| PROBLEM REQUIREMENTS |
Count the lines in the listing below that contain the word "image", and reply with only that number.

-- start --

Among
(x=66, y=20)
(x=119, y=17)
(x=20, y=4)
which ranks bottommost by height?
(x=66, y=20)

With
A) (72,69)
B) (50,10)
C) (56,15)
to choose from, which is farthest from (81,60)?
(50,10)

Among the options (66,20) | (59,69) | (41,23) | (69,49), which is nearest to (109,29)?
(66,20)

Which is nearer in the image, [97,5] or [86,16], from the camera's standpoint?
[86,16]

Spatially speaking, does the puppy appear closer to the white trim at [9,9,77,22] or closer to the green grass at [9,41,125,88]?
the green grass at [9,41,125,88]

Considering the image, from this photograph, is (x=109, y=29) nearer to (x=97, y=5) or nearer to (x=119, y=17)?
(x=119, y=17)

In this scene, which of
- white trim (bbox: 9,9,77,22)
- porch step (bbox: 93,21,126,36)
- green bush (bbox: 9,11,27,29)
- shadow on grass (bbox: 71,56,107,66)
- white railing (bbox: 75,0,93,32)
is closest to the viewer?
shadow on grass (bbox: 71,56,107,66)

-- end --
-- start --

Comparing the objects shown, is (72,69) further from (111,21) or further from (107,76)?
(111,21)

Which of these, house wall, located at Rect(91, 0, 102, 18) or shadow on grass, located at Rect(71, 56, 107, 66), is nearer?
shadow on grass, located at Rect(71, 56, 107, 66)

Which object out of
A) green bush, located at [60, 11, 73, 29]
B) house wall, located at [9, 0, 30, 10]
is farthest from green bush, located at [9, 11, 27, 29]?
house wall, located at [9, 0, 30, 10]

-- end --

| WRITTEN SOLUTION |
2